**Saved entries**
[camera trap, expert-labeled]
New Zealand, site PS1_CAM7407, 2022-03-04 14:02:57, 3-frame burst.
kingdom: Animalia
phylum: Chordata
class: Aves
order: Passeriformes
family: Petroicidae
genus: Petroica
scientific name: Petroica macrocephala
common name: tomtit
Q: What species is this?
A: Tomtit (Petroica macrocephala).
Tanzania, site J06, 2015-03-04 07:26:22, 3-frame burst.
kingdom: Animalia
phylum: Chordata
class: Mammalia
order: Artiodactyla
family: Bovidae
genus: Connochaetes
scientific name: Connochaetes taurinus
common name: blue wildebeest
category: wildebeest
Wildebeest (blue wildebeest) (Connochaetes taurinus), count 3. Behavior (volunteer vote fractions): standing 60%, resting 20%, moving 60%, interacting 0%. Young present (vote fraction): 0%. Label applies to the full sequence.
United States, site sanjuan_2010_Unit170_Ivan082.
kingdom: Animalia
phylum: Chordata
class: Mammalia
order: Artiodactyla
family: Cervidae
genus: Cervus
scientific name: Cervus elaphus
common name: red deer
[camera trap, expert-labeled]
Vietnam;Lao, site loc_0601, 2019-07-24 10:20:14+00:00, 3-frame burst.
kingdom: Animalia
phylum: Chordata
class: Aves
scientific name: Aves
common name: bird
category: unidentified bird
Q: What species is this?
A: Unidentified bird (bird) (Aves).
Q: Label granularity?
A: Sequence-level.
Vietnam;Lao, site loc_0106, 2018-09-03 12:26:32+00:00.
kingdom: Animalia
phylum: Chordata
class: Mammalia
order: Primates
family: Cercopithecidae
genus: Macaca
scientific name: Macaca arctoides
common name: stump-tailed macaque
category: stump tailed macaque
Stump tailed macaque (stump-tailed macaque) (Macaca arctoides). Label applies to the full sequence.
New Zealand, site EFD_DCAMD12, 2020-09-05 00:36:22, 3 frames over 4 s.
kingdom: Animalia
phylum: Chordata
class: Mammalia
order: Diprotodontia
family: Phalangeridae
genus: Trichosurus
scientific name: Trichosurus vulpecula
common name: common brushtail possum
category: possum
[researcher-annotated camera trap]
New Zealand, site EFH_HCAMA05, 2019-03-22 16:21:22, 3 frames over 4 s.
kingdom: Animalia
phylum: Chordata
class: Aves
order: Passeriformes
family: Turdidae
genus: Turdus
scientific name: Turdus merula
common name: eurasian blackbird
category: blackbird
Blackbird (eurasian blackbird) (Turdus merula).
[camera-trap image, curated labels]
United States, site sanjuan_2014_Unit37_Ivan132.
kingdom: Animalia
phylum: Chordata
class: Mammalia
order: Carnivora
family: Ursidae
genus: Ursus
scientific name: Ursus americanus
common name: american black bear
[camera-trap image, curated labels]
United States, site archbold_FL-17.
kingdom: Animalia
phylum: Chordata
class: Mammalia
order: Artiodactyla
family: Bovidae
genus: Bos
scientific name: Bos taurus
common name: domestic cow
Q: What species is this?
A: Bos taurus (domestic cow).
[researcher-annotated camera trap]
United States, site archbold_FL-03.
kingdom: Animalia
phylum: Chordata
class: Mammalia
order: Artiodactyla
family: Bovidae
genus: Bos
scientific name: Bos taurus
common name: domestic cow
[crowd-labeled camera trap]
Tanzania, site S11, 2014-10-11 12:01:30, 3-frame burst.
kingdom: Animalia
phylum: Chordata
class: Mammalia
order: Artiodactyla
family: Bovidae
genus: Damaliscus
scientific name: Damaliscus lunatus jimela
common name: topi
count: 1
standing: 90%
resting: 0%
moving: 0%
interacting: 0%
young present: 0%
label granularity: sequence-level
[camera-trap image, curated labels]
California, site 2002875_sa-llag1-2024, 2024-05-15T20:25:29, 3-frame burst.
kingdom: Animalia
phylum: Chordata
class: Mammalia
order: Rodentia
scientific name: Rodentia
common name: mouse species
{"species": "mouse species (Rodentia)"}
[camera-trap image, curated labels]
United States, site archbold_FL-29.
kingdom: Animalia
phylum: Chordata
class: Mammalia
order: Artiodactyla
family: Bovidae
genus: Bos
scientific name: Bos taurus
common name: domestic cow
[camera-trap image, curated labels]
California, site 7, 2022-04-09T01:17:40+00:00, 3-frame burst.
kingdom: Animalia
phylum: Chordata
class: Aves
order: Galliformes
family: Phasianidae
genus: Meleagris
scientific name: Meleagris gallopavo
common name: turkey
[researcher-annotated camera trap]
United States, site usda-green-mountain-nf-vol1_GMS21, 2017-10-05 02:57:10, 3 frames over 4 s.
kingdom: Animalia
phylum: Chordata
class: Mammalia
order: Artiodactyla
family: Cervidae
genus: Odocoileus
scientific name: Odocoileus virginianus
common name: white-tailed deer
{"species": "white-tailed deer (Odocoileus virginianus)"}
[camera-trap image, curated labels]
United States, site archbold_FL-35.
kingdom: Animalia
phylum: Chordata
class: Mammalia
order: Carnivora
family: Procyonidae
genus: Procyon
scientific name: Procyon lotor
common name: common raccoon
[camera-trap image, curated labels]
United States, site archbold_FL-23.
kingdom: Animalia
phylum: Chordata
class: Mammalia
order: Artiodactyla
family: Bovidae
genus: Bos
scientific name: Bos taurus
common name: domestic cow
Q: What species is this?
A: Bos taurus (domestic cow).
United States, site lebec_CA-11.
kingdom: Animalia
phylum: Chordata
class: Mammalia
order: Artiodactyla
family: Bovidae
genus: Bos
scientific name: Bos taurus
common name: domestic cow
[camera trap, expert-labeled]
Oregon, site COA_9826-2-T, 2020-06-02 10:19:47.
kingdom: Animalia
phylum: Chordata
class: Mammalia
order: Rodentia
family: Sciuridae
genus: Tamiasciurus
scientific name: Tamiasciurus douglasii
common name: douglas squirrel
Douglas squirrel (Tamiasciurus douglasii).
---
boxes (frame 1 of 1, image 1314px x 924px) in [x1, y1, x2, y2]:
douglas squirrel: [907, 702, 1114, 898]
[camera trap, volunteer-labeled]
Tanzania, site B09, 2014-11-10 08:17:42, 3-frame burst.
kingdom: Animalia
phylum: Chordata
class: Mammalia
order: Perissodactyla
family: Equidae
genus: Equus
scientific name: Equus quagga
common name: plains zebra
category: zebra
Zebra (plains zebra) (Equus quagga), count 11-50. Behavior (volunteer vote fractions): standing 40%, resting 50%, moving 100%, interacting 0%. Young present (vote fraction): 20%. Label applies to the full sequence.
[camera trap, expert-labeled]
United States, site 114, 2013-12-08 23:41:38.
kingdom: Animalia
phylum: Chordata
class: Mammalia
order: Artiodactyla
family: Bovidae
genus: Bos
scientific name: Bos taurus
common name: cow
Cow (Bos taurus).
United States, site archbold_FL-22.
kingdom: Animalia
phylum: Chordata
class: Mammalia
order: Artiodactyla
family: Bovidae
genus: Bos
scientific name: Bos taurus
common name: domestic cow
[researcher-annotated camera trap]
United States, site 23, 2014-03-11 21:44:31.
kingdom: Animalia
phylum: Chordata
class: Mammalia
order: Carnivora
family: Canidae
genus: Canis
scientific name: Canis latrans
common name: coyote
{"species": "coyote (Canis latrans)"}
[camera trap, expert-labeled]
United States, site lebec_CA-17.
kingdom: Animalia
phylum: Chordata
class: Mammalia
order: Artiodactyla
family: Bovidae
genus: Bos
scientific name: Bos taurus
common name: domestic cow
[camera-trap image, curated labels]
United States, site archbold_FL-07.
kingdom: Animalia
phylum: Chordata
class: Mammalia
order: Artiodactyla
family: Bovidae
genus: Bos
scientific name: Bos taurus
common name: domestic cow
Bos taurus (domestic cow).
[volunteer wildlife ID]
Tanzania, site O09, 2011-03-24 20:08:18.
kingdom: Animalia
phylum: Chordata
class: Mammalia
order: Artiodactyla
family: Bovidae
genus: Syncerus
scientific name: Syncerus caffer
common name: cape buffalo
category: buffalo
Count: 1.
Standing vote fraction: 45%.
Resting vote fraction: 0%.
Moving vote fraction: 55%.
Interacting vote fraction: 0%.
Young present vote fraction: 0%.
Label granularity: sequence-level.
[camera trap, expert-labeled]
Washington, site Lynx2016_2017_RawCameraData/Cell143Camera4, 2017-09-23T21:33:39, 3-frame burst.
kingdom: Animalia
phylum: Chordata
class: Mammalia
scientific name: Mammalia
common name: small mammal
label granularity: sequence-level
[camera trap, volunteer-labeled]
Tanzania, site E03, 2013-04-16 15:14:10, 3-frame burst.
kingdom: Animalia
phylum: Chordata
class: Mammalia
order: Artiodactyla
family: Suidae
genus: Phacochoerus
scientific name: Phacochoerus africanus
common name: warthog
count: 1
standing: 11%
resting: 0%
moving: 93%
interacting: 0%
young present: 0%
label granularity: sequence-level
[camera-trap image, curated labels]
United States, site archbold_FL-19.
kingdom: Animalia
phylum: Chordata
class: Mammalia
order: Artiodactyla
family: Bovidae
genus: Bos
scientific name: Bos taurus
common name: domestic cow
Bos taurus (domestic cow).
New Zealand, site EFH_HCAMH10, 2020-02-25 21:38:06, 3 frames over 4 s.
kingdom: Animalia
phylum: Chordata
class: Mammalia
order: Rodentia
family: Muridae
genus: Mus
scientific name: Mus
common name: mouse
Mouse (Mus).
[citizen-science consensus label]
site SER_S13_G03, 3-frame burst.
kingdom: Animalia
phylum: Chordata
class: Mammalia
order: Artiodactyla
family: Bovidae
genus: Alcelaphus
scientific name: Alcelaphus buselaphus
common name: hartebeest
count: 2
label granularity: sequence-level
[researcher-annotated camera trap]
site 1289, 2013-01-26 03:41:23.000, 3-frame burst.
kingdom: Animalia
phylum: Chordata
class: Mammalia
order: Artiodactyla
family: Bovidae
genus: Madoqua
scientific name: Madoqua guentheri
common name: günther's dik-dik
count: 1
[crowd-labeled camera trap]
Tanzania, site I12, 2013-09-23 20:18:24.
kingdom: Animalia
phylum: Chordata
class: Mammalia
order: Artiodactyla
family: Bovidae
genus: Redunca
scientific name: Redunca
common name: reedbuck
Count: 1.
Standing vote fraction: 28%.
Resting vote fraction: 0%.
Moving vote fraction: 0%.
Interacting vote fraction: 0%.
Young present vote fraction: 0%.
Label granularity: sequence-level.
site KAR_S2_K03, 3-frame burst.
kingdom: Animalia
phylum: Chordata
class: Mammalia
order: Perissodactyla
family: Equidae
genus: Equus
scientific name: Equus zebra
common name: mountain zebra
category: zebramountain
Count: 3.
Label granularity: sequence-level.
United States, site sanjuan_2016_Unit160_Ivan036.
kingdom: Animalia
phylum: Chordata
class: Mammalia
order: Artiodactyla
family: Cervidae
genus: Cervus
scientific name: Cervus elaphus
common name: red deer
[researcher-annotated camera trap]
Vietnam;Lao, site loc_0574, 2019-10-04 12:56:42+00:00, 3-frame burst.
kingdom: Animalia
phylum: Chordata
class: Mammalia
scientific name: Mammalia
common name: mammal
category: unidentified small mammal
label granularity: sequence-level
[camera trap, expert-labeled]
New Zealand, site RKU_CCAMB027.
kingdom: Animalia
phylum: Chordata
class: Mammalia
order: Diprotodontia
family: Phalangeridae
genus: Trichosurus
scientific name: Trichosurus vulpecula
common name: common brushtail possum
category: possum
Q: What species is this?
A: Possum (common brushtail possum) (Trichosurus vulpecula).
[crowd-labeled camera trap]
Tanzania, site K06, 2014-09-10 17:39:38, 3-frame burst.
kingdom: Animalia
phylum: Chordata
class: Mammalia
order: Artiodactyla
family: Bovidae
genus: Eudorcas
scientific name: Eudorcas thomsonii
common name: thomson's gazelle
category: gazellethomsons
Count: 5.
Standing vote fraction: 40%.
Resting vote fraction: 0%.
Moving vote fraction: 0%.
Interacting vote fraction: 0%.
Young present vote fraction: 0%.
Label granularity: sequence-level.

**What needs to be done**
Only the lines above starting with the one with "common name: warthog" and going through the one with "site SER_S13_G03, 3-frame burst." are to be copied, word for word and with both ends kept.

**Output**
common name: warthog
count: 1
standing: 11%
resting: 0%
moving: 93%
interacting: 0%
young present: 0%
label granularity: sequence-level
[camera-trap image, curated labels]
United States, site archbold_FL-19.
kingdom: Animalia
phylum: Chordata
class: Mammalia
order: Artiodactyla
family: Bovidae
genus: Bos
scientific name: Bos taurus
common name: domestic cow
Bos taurus (domestic cow).
New Zealand, site EFH_HCAMH10, 2020-02-25 21:38:06, 3 frames over 4 s.
kingdom: Animalia
phylum: Chordata
class: Mammalia
order: Rodentia
family: Muridae
genus: Mus
scientific name: Mus
common name: mouse
Mouse (Mus).
[citizen-science consensus label]
site SER_S13_G03, 3-frame burst.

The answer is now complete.